A Hindu-Muslim joke

Let’s make a list of harmless topics we can stick to during this joke…

A Hindu and a Muslim entered the bar. Although ‘bar’ was written on the signboard outside, it was not the bar but the Income Tax Office. After paying their respective taxes to the secular government of secular India, they both went hungry. So they went to a restaurant in Belgium to have cake on the way.

As they were chewing on their cake, The Hindu exclaimed, “The prices of petrol and diesel are really reasonable nowadays, don’t you think?”

“Absolutely,” said Muslim. “They are incredibly reasonable. The government really cares about the people.”

After finishing the cake, Hindu felt like drinking coffee. Incidentally, the Muslim felt the same way.

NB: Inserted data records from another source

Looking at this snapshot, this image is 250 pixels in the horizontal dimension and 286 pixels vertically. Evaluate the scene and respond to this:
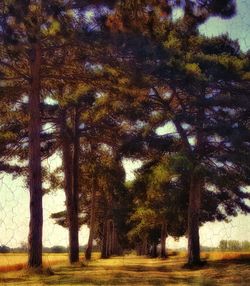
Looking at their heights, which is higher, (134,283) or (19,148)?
(19,148)

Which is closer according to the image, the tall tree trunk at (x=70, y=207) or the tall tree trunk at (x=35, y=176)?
the tall tree trunk at (x=35, y=176)

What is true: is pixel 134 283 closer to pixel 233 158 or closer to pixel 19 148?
pixel 233 158

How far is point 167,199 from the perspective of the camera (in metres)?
26.9

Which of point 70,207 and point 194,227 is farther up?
point 70,207

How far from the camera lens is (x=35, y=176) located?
16688 mm

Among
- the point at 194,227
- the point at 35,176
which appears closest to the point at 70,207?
the point at 194,227

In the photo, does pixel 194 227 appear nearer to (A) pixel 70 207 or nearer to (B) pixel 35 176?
(A) pixel 70 207

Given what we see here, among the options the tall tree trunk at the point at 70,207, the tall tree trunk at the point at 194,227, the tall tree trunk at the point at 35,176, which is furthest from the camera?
the tall tree trunk at the point at 70,207

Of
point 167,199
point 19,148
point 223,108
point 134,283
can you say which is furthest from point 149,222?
point 134,283

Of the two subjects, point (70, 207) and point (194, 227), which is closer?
point (194, 227)

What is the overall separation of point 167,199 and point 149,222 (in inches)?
351

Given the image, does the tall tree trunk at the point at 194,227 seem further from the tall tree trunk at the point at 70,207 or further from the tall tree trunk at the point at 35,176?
the tall tree trunk at the point at 70,207

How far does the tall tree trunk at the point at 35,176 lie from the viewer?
16359mm

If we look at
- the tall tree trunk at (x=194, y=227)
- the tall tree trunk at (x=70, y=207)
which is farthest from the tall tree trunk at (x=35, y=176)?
the tall tree trunk at (x=70, y=207)
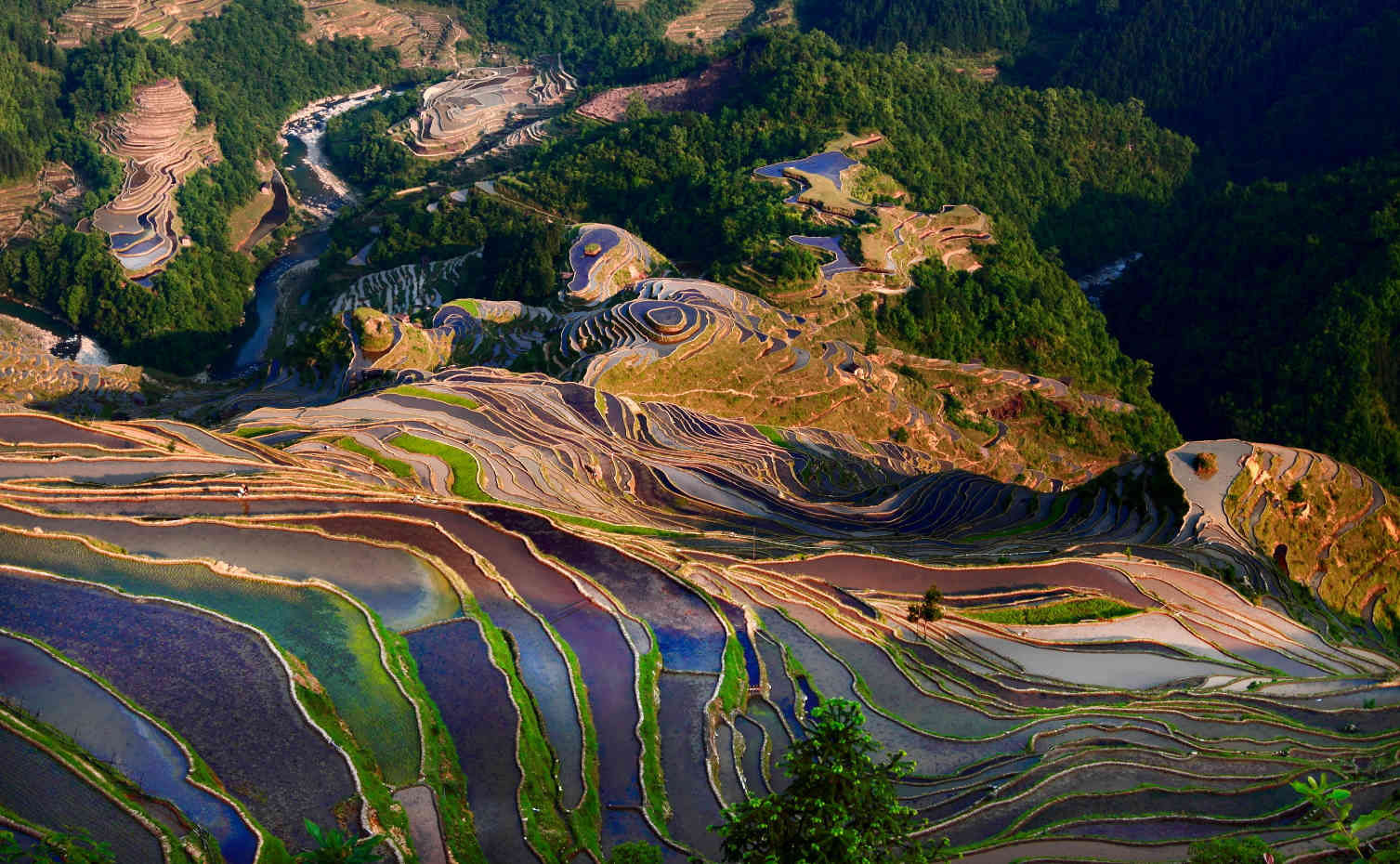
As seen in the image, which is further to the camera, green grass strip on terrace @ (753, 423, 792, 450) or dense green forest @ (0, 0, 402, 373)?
dense green forest @ (0, 0, 402, 373)

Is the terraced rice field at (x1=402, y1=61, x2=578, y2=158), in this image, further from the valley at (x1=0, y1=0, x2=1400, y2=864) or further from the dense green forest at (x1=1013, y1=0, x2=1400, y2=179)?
the dense green forest at (x1=1013, y1=0, x2=1400, y2=179)

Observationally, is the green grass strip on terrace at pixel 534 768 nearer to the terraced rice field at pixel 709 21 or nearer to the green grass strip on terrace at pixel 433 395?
the green grass strip on terrace at pixel 433 395

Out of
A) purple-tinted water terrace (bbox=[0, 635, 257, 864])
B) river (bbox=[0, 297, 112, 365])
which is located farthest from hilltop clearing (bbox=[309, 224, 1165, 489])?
purple-tinted water terrace (bbox=[0, 635, 257, 864])

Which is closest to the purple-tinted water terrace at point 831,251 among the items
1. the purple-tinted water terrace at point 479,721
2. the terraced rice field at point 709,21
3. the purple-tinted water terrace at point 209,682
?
the purple-tinted water terrace at point 479,721

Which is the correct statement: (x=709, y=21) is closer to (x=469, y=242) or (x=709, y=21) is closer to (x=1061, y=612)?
(x=469, y=242)

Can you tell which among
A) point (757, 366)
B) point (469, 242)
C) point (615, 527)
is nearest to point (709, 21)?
point (469, 242)

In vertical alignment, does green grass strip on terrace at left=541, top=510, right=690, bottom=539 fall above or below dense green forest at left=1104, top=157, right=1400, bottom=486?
above
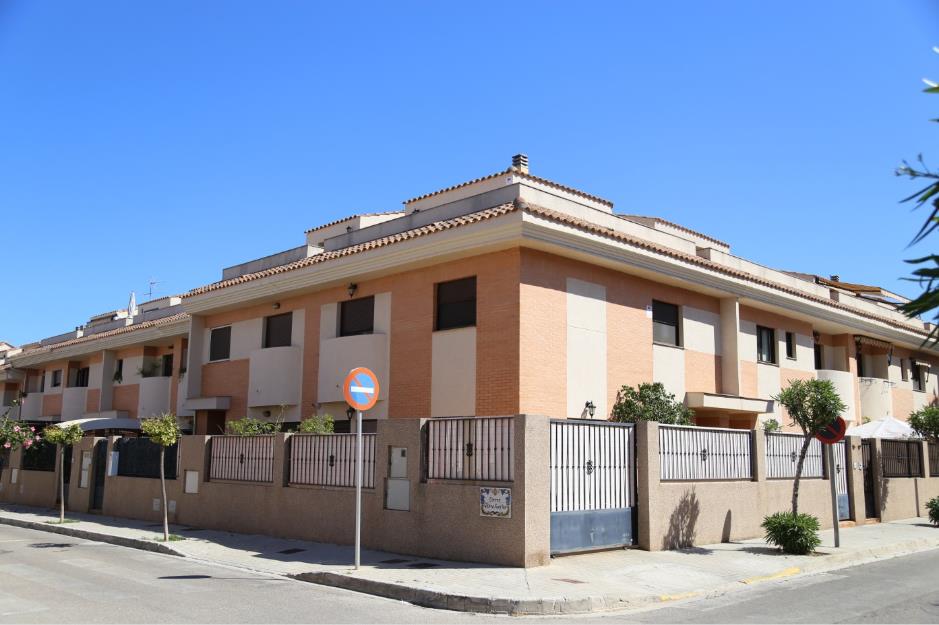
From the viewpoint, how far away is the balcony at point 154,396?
31.1m

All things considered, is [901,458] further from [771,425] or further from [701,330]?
[701,330]

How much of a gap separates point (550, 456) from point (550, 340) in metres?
4.57

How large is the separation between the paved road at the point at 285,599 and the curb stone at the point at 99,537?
5.10 feet

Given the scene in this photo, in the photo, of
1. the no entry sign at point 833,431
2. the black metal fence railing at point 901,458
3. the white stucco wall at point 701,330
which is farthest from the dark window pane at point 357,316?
the black metal fence railing at point 901,458

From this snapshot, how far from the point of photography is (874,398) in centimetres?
2861

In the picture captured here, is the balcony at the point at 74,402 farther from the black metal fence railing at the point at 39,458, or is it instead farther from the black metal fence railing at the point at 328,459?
the black metal fence railing at the point at 328,459

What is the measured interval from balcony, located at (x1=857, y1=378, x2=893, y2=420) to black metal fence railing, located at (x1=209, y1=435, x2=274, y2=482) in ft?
70.6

So they both ordered Belgian filter coffee.

As they were drinking their respective coffees, the Muslim said, “Isn’t India really peaceful and non-violent these days?”

“Absolutely,” said the Hindu. “The government is doing a great job of maintaining law and order.”

“India is best for minorities,” Muslim nodded appreciatively.

“Listen,” said the Hindu. “You know, right, that we’re both living inside a Hindu-Muslim joke?”

“Of course.”

“Shouldn’t we make some basic rules so that anyone reading this doesn’t even have a 1% chance of being offended?”

“excellent idea!” Muslim said.

“I have an idea for a rule,” said The Hindu. “Let’s avoid controversial topics.”

“It’s the best rule I’ve heard in my whole life,” said Muslim. “May I make a suggestion too?”

“Sure.”

“Whatever you say, whatever it may be, I will always agree with you. How about that?”

“Super,” said the Hindu. “In any case, we are not real, complex, human beings with multiple identities, but two life forms whose only active identity is the dharma given to us. So, as long as we stick to these two rules, everything It’ll be fine.”

“There is one more thing,” said Muslim.

“What?”

“You see,” Muslim began, “we Indians take great pride – especially when we are out of India or speaking to the Pope – in the fact that India is a democracy that protects free speech. “

“therefore?”

“Wouldn’t the notion that some people are always waiting to commit crimes would not be disrespectful to some people?”

“Great point,” said The Hindu. “Along with politically sensitive topics such as peace, non-violence and democracy, avoid topics such as freedom of expression and committing crimes.”

“Makes total sense,” said Muslim. “Can we even make a list of absolutely harmless topics we can live with for the duration of this joke?”

“Certainly,” said The Hindu.

“How about the game?” Muslim said. “Should we talk about sports? Do you like sports?”

“I do, my friend. But sport involves cricket, and cricket is a politically sensitive subject, because Pakistan also plays cricket. That’s why we can’t discuss sports, I’m afraid.”

“Of course!” The Muslim said, patting his head. “How can I forget all the people!”

“How about food?” The Hindu said.

“Eat?!” Muslim raised an eyebrow. “Are you sure?”

“Drat!” The Hindu said. “You’re so right, brother! How can I even imagine bringing food to this joke?”

“Glad you have noticed my point and I don’t have to disagree with you,” said Muslim.

They both sat quietly, trying to think of risk-free topics to advance the joke. Then the Hindu looked up.

“How about real estate? Have you bought your house yet? I’m good at it, you know. I know some really cool properties, great location, great prices.”

The Muslim kept looking at his Hindu friend silently.

“Tell me what your budget is,” The Hindu continued.

“We will get it,” said Muslim, making strange faces.

“Excuse me? Will you bring this to the ghetto?”

“I was saying we should get out,” said Muslim. “From this restaurant. Let’s take a walk. There’s a park nearby.”

As they were taking a walk in the park, Muslim said, “Any new ideas for a safe topic we can talk about?”

“How about COVID-19?” The Hindu said.

The Muslim stopped. “You mean, Corona?”

“I’m sorry, brother,” said the Hindu. “I completely forgot what happened last year.”

“It doesn’t matter,” said the Muslim. “What about architecture?”

Now it was the turn of the Hindus to be careful. “Are you sure you want to go there? You want to talk about buildings?!”

“My mistake!” Muslim said. “Both construction and demolition are such volatile subjects!”

As they were walking, racking their brains to talk about something safe, they saw an empty bench and sat down. A cow came and sat beside him.

The cow said, “I haven’t got beef with any of you guys.” “But something tells me one of you is going to jail.”

“What?” The Hindu was shocked.

“But why?” Muslim said.

At this point just before the punch line the police got into the joke and arrested Muslim. For the record, I’m deflecting this joke.

The author of this satire, G. Sampath is the editor of Social Affairs, Hindu.